Per condurre il loro studio, il team di ricerca Cedars-Sinai ha reclutato 177 persone con prove confermate di una precedente infezione da SARS-CoV-2. Hanno confrontato i campioni di sangue di questi individui con campioni prelevati da persone sane prima della pandemia. Tutti quelli con infezione confermata da SARS-CoV-2 avevano livelli elevati di autoanticorpi. Alcuni degli autoanticorpi sono stati trovati anche in persone con malattie in cui il sistema immunitario attacca le proprie cellule sane, come il lupus e l’artrite reumatoide.

“Abbiamo trovato segnali di attività degli autoanticorpi che di solito sono collegati a infiammazioni croniche e lesioni che coinvolgono specifici sistemi di organi e tessuti come le articolazioni, la pelle e il sistema nervoso”, ha affermato Susan Cheng, MD, MPH, MMSc, ​​direttore dell’Istituto per la ricerca su Invecchiamento sano nel Dipartimento di Cardiologia dello Smidt Heart Institute e co-autore senior dello studio.

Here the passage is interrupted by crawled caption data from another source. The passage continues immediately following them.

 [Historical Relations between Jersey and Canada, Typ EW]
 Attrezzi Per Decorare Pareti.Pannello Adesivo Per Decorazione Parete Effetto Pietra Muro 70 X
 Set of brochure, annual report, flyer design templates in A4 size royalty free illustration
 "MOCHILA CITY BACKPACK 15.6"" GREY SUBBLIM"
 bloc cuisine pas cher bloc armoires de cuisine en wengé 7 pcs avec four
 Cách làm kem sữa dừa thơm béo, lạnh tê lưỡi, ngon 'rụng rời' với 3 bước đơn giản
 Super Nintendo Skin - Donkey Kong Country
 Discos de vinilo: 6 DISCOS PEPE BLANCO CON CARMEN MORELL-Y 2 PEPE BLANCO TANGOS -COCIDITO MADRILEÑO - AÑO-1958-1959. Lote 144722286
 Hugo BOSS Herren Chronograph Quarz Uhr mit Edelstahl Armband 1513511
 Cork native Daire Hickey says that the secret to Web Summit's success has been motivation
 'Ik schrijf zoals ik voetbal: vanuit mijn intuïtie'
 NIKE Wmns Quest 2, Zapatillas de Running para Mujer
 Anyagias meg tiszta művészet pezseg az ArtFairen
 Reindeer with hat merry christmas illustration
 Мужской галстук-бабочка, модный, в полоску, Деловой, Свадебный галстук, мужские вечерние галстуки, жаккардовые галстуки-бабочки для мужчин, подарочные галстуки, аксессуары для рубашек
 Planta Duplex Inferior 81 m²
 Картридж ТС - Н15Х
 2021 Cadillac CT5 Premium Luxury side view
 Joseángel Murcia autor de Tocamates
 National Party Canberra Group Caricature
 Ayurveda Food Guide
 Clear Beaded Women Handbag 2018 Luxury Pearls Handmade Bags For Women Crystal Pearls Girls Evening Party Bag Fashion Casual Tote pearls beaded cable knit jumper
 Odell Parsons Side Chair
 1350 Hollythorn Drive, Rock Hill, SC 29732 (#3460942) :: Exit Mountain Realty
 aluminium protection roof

Alcuni degli autoanticorpi sono stati collegati a malattie autoimmuni che colpiscono tipicamente le donne più spesso degli uomini. In questo studio, tuttavia, gli uomini avevano un numero maggiore di autoanticorpi elevati rispetto alle donne.

“Da un lato, questa scoperta è paradossale dato che le condizioni autoimmuni sono solitamente più comuni nelle femmine”, ha detto Fert-Bober. “D’altra parte, è anche in qualche modo previsto, dato tutto ciò che sappiamo sul fatto che i maschi sono più vulnerabili alle forme più gravi di COVID-19”.

Il team di ricerca è interessato ad ampliare lo studio per cercare i tipi di autoanticorpi che possono essere presenti e persistono nelle persone con sintomi COVID-19 a lungo raggio. Poiché questo studio è stato condotto su persone infette prima dell’avvento dei vaccini, i ricercatori esamineranno anche se gli autoanticorpi vengono generati in modo simile nelle persone con infezioni rivoluzionarie.

“Se possiamo comprendere meglio queste risposte autoanticorpi e come l’infezione da SARS-CoV-2 innesca e guida queste risposte variabili, allora possiamo fare un passo avanti verso l’identificazione di modi per trattare e persino prevenire che questi effetti si sviluppino nelle persone a rischio”, ha detto Cheng.